Subject: Re: settimeofday() versus interval tim{ers,ing}
To: None <tech-kern@NetBSD.ORG>
From: der Mouse <mouse@Holo.Rodents.Montreal.QC.CA>
List: tech-kern
Date: 10/04/1996 06:27:12
>> Given the manpage for setitimer, it sounds to me as though it is
>> specced to provide the "sleep for a specific interval" service, in
>> which case that's what it should do, sleep for some number of clock
>> ticks (this gets more complicated if you want to get the interval as
>> right as possible even in the presence of adjtime calls).
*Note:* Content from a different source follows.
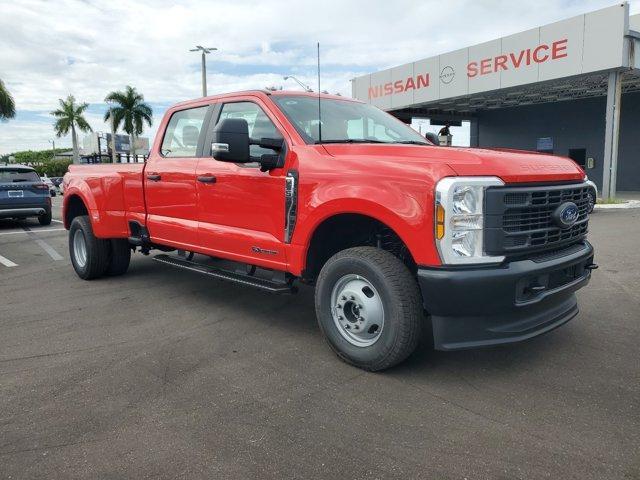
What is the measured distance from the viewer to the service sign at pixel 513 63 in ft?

> I'm told only the "truly anal" would care about the difference
> bewteen raw ticks and adjtime/NTP-adjusted ticks; welcome to the
> club.

How much does adjtime() slew the clock by, default?  .1%?  Then if you
sleep for a thousand ticks - ten seconds on most machines - you can be
as much as a whole tick out thanks to adjtime.  I know _I_'d certainly
be annoyed if I requested a timer tick once a second and then,
according to gettimeofday(), actually got it every 1.001 second,
thereby slowly drifting with respect to second boundaries.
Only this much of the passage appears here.